Esprimiamo la nostra viva riconoscenza a tutti coloro i quali hanno partecipato oggi all’iniziativa romana indetta dal gruppo Action – diritti in movimento, che hanno montato le loro tende nel cuore di Roma, sotto la sede del Dipartimento della Protezione Civile. Una dimostrazione di appoggio concreto
“Per dare sostegno a chi, a rischio della propria sopravvivenza, ha deciso di rimanere a L’Aquila. Restare per resistere, restare per partecipare alla ricostruzione della loro città, perché quelle persone a L’aquila ci lavorano, studiano o possiedono animali o terreni a cui provvedere.
La protezione civile ha ormai abbandonato gli aquilani. Non solo non prende in considerazione le richieste di stufe, container o roulette che vengono inoltrare di continuo, ma minaccia di togliere acqua, luce e servizi a chi non accetta le destinazioni (posti lontanissimi) a cui è stato condannato.
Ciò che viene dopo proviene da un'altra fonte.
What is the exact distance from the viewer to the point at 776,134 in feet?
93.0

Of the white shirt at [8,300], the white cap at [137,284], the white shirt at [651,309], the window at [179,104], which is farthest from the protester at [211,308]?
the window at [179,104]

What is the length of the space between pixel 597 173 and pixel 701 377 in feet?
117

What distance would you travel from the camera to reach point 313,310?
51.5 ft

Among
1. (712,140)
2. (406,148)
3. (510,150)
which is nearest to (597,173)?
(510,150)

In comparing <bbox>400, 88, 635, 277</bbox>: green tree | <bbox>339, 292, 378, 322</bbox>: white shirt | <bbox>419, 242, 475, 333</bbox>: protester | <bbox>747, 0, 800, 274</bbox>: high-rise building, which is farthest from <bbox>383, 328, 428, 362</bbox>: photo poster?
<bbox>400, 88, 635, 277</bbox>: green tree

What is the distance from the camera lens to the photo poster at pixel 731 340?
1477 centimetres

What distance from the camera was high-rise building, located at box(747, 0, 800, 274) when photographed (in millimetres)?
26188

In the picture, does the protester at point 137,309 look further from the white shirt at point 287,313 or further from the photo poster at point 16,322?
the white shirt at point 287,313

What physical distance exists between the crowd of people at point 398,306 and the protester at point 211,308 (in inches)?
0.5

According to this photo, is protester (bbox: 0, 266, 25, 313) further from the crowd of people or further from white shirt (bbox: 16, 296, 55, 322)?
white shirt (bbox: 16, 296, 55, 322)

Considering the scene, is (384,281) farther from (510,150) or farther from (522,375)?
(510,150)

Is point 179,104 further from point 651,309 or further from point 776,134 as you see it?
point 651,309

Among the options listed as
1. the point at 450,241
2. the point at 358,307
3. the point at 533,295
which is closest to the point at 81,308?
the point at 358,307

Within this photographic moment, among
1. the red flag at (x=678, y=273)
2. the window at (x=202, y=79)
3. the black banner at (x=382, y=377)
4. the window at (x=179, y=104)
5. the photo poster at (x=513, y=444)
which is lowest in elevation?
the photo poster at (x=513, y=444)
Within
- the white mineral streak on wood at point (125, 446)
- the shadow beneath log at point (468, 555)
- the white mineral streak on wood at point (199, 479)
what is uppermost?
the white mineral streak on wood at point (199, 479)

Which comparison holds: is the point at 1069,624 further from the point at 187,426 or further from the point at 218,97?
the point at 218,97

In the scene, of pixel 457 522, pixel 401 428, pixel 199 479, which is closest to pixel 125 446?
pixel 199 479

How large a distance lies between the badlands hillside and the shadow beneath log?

Un altra emergenza è cominciata oggi. Non dettata da catastrofi naturali ma dalla stessa gestione del post sisma, da chi questa gestione l’ha portata avanti sulla testa e sulla pelle delle popolazioni colpite”.
Il gruppo di dimostranti ha richiesto un incontro tra i cittadini aquilani e la Protezione Civile per discutere dell’emergenza.
La risposta è stata l’identificazione e lo sgombero di tutti i partecipanti.
Esprimiamo il nostro sdegno per il disprezzo delle istanze democratiche nel nostro paese, e la nostra solidarietà agli amici romani.